*Provided passage*.
Figure 1. A plate from Haeckel's Kunstformen der Nature (1904).

Figure 1. A plate from Haeckel's Kunstformen der Nature (1904), a source of inspiration to Art Nouveau designers such as René Binet (click image for larger version)

The 'more than meets the eye' exhibition at the V&A Museum, which runs throughout September and October, sets out to explore some of the links between art, design and science that are suggested by the V&A collection. Devised in a collaboration between the V&A, the international science journal Nature, and the Royal Society, it is a major component of the 'creating SPARKS' festival coordinated by the British Association.

This event coincides with the BA's annual Festival of Science, held this year at Imperial College. 'creating SPARKS bills itself as 'celebrating creativity at the frontiers of the sciences and the arts'. It involves activities at all the South Kensington museums, the Royal College of Art, the Royal College of Music, the Royal Geographical Society and the Albert Hall.

An impressive, even daunting, combination. Yet do the sciences and the arts really share common ground and goals? Do they have anything to say to one another? Why is it worth trying to build bridges?  C.P. Snow had no doubts about the validity of such an endeavour when in 1959 he first spoke of the 'two cultures'1 . The polarization between art and science, he said, 'is a sheer loss to us all. It is at the same time a practical and intellectual and creative loss.'

The myth of the pure

We will surely see in the 'creating SPARKS' festival a great deal made of that third aspect: creativity. This is the fashionable way to unite arts and sciences: to talk about similarities in the creative process. Identifying a strong element of intuition and subjectiveness in the scientific process, and more than a dash of the rational in artistic creativity, many see a congruence between the two.

This is appealing as far as it goes; but one wonders how far that really is. There is something a little absurd in the idea that scientists do nothing but sit in offices theorizing creatively, or devising creative experiments. The notion fits neatly with that of a 'pure' science concerned solely with deducing how the world works, unconnected to the messy business of 'applied science' or technology. This Platonic view is commonly espoused by academic scientists, but seldom coincides with the way they actually practise their profession.

*Dataset extract*.
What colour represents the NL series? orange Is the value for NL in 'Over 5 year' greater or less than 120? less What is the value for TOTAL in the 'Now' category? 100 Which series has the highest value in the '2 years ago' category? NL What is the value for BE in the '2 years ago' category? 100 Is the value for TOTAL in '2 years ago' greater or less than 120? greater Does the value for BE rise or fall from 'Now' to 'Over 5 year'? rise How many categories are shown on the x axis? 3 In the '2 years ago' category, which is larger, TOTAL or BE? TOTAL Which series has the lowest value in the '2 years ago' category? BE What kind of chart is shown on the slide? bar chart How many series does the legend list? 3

*The problem*. Carry on the essay about art, science and the V&A exhibition, which appears above the material, starting right after its final sentence.

*Response area*.
The V&A Museum might be considered as presenting a monumental riposte to the similar distinction between 'pure' and 'applied' art. It is surely an irony that one of the links between science and art is that this spurious division shares similar origins in both cases. That origin must be sought in the Athens of classical Greece, where, according to the mathematician Norbert Wiener, 'the communication between artisan and philosopher was perhaps at the lowest level it had attained or was to attain in civilized times'2 . Craftsmen were often slaves, and at best lowly members of society. Pericles in the fifth century BC repealed an old law that allowed skilled artisans to become Athenian citizens.

Medieval culture inherited this outlook. Its universities taught the abstract 'Liberal arts': geometry, astronomy, rhetoric, music. Practical 'sciences' such as alchemy and crafts such as painting were conducted outside the academic system. In idealizing Leonardo da Vinci as the Renaissance man, as comfortable with mathematics and geometry as with art, we risk forgetting that his eagerness to ally painting with the abstract aspects of natural philosophy was an attempt to advance the status of painters (such as himself) by making painting a Liberal Art. To do so, it was necessary to downplay the craft aspects, such as the preparation and handling of pigments.

The art of making

It is with such considerations in mind that, in 'more than meets the eye', we have aimed to place as much emphasis on the practical as the conceptual links between the arts and the sciences. Thus the first of the ten stages (Eye-Openers) of the trail considers processes of fabrication. Technologically this is a hugely important area, and many scientists devote their research to the invention of better ways of making things. The artefact might, for instance, be a drug molecule - which, to a chemist, is as much a crafted, three-dimensional object as a bust is to a sculptor. The chemists has to find ways of adding atoms and groups of atoms to a basic framework, or removing or rearranging them, so as to build up the molecule piece by piece. Extending the battery of techniques for chemical synthesis is one of the most vaulable and creative contributions that a chemist can make to his or her profession. In his novel The Monkey's Wrench, Primo Levi described this as akin to the work of the engineer - 'only we rig and dismantle very tiny constructions'.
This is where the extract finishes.